Abstract

In this work, a technique of precipitation by pressure reduction of gas-expanded liquids (PPRGEL) has been utilized to precipitate ultra-fine particles of curcumin. Curcumin is a natural and pharmaceutically viable compound found in Indian spice, turmeric and possesses several medicinal properties. However, it suffers from low bioavailability due to its poor solubility in aqueous medium. Precipitation of ultrafine particles of such compounds improves their bioavailability due to increase in surface area and hence the dissolution rates. The PPRGEL process precipitates ultra-fine particles by generating large, rapid and uniform supersaturation in the solution produced by a sudden and large reduction (40–70K) in the solution temperature in a very short time (as low as 1min).
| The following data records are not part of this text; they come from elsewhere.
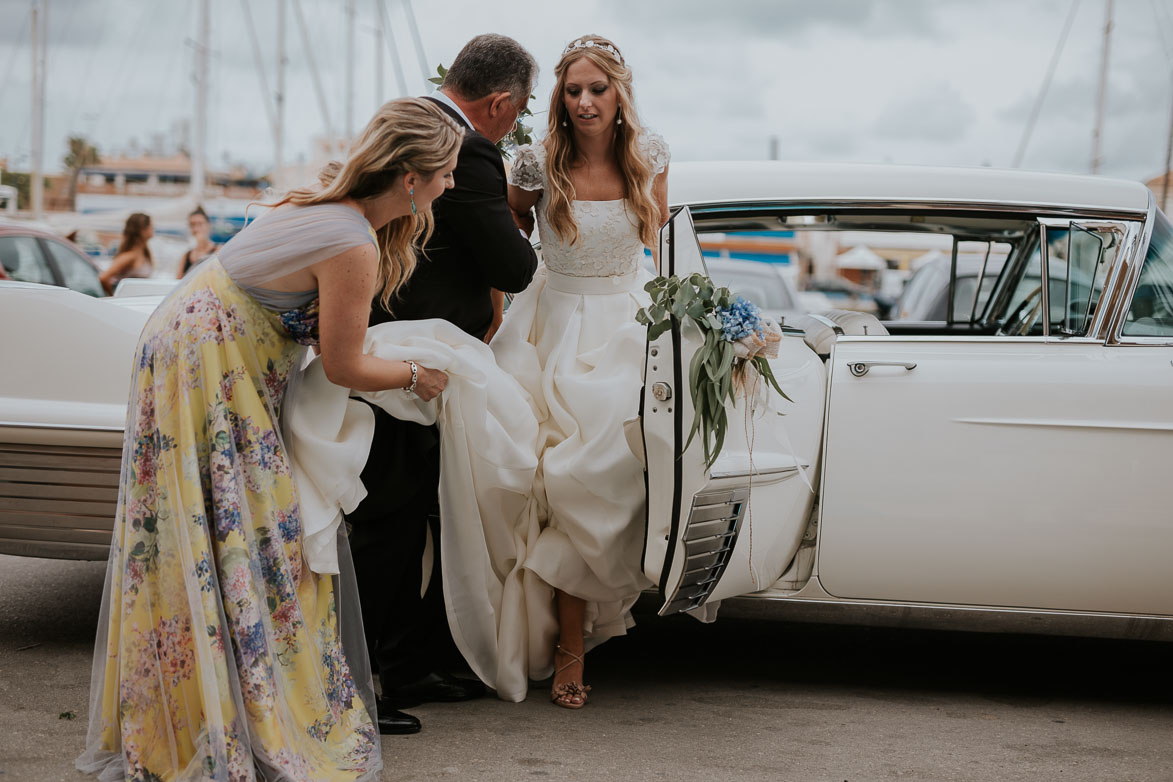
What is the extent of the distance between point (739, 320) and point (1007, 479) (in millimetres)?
1035

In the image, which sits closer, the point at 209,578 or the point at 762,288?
the point at 209,578

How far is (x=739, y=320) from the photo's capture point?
3188mm

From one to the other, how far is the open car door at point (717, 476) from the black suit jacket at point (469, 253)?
481 millimetres

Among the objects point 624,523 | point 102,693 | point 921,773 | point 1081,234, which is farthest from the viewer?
point 1081,234

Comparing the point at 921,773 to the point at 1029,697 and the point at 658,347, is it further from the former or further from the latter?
the point at 658,347

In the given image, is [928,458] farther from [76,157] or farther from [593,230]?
[76,157]

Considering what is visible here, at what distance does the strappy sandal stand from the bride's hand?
0.98m

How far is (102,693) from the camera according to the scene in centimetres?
289

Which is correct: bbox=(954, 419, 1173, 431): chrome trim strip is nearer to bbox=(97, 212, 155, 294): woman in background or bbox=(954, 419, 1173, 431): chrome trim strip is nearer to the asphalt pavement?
the asphalt pavement

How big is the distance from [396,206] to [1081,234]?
89.4 inches

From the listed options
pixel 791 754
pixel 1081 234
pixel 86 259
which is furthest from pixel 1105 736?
pixel 86 259

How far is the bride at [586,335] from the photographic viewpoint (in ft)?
11.4

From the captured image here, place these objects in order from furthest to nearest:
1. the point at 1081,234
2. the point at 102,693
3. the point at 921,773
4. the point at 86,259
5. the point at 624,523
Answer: the point at 86,259 → the point at 1081,234 → the point at 624,523 → the point at 921,773 → the point at 102,693

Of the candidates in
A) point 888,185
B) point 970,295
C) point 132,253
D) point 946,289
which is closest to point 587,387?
point 888,185
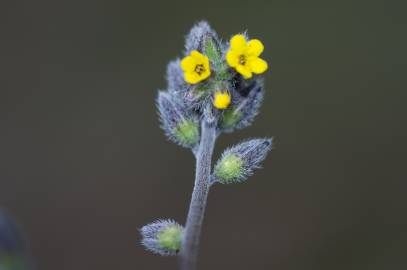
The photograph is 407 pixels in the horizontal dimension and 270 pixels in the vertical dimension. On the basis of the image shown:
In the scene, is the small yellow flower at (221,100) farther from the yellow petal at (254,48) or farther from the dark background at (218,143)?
the dark background at (218,143)

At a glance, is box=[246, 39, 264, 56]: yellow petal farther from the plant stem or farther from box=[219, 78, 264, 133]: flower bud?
the plant stem

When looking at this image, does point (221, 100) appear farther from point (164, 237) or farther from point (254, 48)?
point (164, 237)

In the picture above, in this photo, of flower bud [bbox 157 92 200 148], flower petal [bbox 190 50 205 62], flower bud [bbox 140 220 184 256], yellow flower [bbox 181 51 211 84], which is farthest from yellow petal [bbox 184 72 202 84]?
flower bud [bbox 140 220 184 256]

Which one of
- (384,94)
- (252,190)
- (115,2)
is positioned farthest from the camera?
(115,2)

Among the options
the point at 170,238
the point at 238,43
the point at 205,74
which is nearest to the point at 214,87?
the point at 205,74

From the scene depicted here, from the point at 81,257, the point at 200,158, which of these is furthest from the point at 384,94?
the point at 200,158

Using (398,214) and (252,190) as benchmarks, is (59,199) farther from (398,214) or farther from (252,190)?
(398,214)

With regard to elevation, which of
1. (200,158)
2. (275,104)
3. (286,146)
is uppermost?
(275,104)
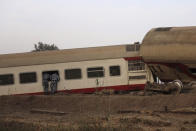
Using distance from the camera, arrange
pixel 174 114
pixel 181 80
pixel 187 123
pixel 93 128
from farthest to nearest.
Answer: pixel 181 80 → pixel 174 114 → pixel 187 123 → pixel 93 128

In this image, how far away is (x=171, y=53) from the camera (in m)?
20.8

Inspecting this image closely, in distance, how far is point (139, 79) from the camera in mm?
22984

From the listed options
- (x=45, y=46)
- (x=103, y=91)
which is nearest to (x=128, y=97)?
(x=103, y=91)

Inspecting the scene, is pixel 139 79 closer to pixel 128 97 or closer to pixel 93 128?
pixel 128 97

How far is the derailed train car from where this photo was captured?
20.1 m

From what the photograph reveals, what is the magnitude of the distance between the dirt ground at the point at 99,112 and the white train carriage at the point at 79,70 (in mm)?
1492

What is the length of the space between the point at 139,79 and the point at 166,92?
2.83 meters

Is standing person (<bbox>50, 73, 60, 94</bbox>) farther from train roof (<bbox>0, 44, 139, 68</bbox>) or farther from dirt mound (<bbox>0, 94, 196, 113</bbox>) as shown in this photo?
dirt mound (<bbox>0, 94, 196, 113</bbox>)

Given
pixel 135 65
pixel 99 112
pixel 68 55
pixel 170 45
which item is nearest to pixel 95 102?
pixel 99 112

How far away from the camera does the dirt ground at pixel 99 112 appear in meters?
13.6

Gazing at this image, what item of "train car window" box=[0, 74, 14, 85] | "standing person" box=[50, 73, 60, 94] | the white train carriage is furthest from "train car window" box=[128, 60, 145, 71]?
"train car window" box=[0, 74, 14, 85]

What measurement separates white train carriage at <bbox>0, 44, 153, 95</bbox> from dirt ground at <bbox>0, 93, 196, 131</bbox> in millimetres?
1492

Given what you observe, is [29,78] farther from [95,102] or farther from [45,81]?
[95,102]

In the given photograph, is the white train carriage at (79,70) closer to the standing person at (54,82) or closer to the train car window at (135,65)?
the train car window at (135,65)
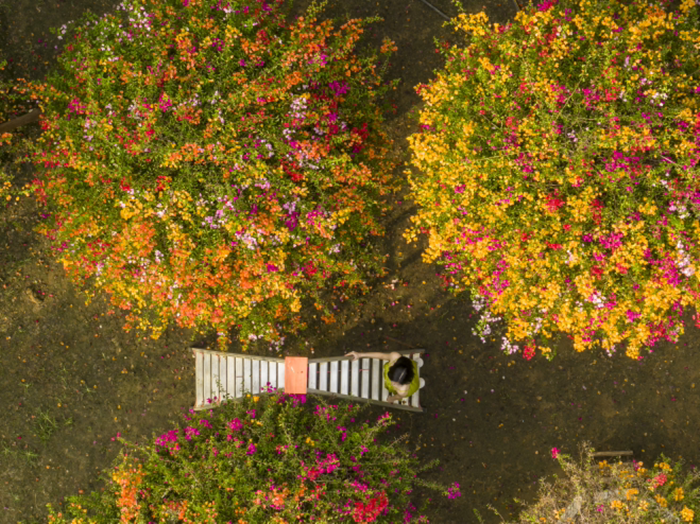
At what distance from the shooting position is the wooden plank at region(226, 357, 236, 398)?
9031 millimetres

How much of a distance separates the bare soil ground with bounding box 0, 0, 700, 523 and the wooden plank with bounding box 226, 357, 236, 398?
3.40 feet

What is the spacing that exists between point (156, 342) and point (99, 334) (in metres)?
1.20

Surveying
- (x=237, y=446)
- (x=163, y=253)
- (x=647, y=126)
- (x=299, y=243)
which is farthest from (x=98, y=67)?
(x=647, y=126)

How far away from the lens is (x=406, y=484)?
8000mm

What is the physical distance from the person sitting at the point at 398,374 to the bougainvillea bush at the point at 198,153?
2284 millimetres

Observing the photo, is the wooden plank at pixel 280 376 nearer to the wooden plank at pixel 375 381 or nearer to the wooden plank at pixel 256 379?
the wooden plank at pixel 256 379

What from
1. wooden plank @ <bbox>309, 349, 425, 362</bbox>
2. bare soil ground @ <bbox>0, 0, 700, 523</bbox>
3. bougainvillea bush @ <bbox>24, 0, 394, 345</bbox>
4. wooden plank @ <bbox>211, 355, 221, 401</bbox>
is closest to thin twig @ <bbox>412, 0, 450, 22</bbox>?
bare soil ground @ <bbox>0, 0, 700, 523</bbox>

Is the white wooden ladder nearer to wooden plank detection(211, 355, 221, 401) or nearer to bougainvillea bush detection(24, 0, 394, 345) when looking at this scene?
wooden plank detection(211, 355, 221, 401)

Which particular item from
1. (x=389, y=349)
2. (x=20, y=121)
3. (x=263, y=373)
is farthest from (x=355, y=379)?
(x=20, y=121)

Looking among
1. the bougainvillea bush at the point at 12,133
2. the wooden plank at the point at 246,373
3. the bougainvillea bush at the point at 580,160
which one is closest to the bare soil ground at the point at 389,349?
the bougainvillea bush at the point at 12,133

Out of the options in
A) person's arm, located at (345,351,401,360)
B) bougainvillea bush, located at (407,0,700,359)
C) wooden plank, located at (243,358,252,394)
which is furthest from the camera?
wooden plank, located at (243,358,252,394)

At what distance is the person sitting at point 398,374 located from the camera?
26.1 feet

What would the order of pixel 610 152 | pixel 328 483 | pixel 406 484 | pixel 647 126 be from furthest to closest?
pixel 406 484
pixel 328 483
pixel 610 152
pixel 647 126

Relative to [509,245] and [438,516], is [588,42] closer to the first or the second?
[509,245]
In this work it was found that the particle size, size distribution and polymorphic behaviour of precipitated curcumin particles depends on initial CO2 pressure as well as on the additives used. Curcumin particles mostly precipitated in monoclinic form. However, curcumin particles precipitated at 40bar and with additives such as Tween 80 and PF68 were found to precipitate as a mixture of orthorhombic and monoclinic forms. Dissolution studies show that the precipitated curcumin particles dissolve faster than raw curcumin. Further, a mathematical model was used to estimate supersaturation, nucleation rates, growth rates and average sizes of particles precipitated by PPRGEL. Comparison of experimental particle sizes with the predicted particle sizes suggests that at lower initial pressures, heterogeneous nucleation mechanism dominates the particle formation process and at higher initial pressures, homogeneous nucleation mechanism seems to dominate the particle formation process.